Every wiki page becomes a node, colored by its type:

Source

Original ingested documents — the raw material of the wiki

Entity

People, companies, products, tools — concrete things extracted from sources

Concept

Ideas, frameworks, methods — abstract knowledge synthesized across sources

Node size scales with degree (number of connections). Community membership is shown in the node drawer when you click a node.

Node detail drawer

Clicking any node opens a slide-in drawer on the right side showing:

  • Title — the page name
  • Type and community — color-coded badge and community ID
  • File path — where the page lives on disk
  • Content preview — the first portion of the Markdown content, rendered with wikilink highlighting
  • Related nodes — clickable chips that navigate the graph to connected pages

Click the background to close the drawer and reset the graph view.

Layout engine

The visualization uses the Barnes-Hut physics simulation with parameters that adapt based on node count.
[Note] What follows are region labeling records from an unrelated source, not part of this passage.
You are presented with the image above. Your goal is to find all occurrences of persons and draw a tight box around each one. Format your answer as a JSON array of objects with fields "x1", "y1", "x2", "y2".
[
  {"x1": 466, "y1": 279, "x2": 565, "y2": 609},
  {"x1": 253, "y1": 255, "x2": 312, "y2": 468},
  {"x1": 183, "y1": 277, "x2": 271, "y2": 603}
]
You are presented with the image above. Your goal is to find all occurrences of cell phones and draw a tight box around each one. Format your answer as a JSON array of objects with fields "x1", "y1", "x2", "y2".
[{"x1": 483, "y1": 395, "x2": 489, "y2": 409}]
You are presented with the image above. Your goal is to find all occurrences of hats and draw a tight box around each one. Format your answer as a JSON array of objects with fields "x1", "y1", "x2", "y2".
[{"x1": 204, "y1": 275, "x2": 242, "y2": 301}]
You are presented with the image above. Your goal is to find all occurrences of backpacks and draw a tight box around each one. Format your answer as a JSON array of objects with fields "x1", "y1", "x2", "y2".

Smaller graphs get stronger repulsion and tighter springs for a compact layout; larger graphs relax the physics to keep the visualization readable. The simulation stabilizes automatically, then disables physics to reduce CPU usage.

try it

Build the graph and tell me what's most connected

The HTML file is fully self-contained — vis.js is loaded from CDN but all graph data is embedded inline. You can share the file directly, host it on a static server, or open it offline after the first load.